— Begin INPUT MATERIAL —

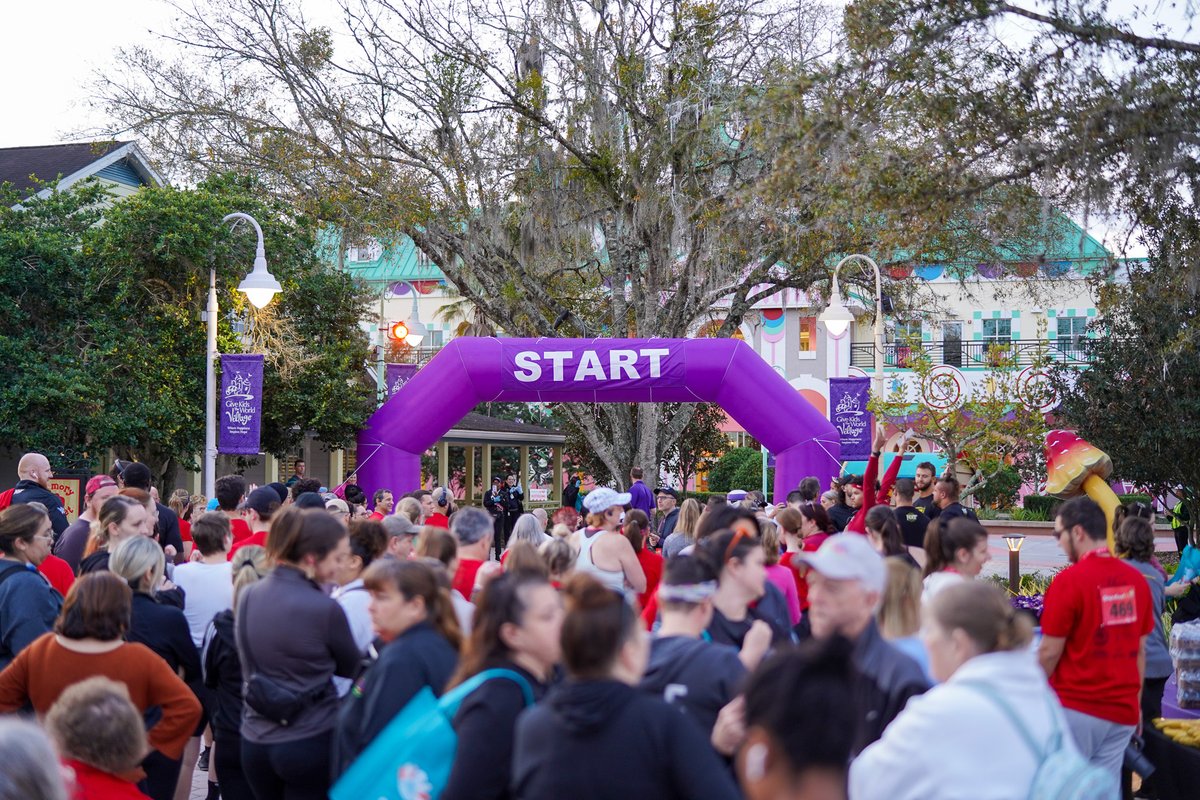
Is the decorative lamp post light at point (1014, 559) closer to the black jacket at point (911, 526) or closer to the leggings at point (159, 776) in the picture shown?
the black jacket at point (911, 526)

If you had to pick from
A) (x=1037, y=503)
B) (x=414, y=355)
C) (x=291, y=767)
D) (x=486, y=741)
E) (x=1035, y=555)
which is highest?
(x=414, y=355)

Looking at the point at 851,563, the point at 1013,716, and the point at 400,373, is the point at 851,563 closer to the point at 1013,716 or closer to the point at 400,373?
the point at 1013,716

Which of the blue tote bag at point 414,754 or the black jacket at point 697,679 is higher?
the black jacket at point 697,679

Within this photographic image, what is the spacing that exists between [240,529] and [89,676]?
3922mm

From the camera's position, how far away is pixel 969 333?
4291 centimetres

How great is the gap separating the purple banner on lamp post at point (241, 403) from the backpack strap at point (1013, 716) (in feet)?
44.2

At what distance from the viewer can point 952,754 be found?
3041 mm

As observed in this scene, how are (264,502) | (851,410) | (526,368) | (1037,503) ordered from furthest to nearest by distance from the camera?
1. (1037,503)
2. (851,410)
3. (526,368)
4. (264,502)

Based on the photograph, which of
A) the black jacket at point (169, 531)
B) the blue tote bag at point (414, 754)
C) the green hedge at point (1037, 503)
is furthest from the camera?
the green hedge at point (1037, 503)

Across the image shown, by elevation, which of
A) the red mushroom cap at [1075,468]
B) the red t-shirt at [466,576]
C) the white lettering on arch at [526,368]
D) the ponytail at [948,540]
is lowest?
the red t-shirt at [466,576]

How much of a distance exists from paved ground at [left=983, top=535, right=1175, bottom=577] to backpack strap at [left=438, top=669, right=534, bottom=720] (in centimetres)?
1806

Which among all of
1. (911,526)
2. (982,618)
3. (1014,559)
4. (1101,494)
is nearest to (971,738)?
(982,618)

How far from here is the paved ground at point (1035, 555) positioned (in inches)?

— End INPUT MATERIAL —
— Begin INPUT MATERIAL —

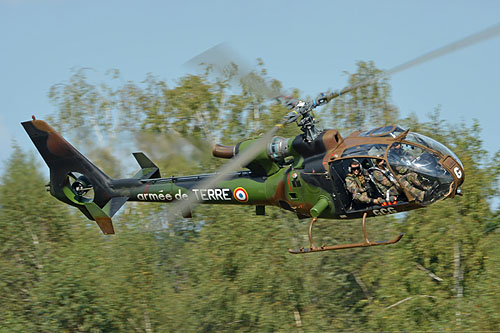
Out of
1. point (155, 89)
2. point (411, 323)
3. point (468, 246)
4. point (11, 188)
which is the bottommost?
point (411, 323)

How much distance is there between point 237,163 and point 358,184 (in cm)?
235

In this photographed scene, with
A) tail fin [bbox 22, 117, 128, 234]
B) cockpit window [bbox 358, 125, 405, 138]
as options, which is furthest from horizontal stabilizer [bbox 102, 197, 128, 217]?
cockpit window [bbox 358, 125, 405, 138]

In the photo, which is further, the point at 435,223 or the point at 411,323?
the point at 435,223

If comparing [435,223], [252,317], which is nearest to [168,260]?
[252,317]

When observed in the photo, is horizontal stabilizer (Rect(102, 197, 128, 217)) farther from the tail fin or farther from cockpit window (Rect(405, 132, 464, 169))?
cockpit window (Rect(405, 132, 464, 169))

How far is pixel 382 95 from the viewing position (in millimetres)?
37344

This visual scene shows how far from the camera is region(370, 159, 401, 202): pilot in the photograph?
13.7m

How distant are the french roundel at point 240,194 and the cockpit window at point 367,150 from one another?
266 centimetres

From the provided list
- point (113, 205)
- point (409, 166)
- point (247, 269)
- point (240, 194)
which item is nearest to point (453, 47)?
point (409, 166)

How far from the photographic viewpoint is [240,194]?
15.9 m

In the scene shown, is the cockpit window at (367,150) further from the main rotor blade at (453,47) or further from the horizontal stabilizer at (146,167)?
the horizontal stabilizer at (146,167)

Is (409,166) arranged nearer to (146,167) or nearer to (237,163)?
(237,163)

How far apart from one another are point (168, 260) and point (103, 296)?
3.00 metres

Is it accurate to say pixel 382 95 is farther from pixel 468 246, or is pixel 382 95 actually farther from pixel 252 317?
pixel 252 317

— End INPUT MATERIAL —

WRITTEN INSTRUCTION:
Turn the records starting at the line containing "This visual scene" and ending at the line containing "266 centimetres" into a numbered list, leaving out any blank lines.

FINISHED EXERCISE:
1. This visual scene shows how far from the camera is region(370, 159, 401, 202): pilot in the photograph?
2. 13.7m
3. How distant are the french roundel at point 240,194 and the cockpit window at point 367,150 from one another?
4. 266 centimetres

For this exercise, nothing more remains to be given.